Documents fournis:
==================================================
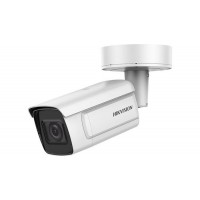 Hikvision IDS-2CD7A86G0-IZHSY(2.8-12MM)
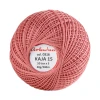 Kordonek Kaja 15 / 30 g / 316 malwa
==================================================
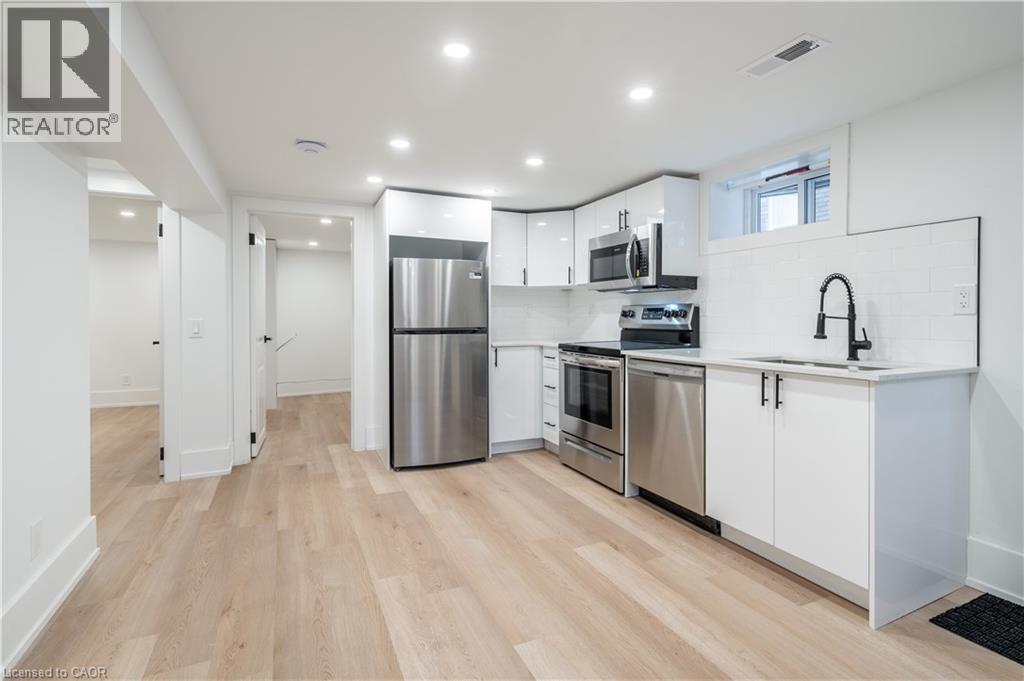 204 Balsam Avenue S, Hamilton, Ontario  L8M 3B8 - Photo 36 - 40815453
==================================================
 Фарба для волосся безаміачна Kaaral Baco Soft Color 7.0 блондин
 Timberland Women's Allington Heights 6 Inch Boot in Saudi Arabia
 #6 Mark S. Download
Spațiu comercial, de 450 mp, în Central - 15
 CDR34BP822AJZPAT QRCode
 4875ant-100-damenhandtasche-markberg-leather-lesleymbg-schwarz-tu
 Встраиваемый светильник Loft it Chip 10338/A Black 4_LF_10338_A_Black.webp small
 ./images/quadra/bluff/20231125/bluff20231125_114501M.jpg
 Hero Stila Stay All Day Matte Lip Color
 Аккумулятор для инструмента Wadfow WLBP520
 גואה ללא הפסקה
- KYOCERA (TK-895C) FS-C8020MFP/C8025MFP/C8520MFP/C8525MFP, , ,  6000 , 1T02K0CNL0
==================================================
Consigne:
Relevez chaque ligne des entrées ci-dessus qui contient le mot « Color », puis recopiez-la telle quelle.

Résultat obtenu:
 Фарба для волосся безаміачна Kaaral Baco Soft Color 7.0 блондин
 Hero Stila Stay All Day Matte Lip Color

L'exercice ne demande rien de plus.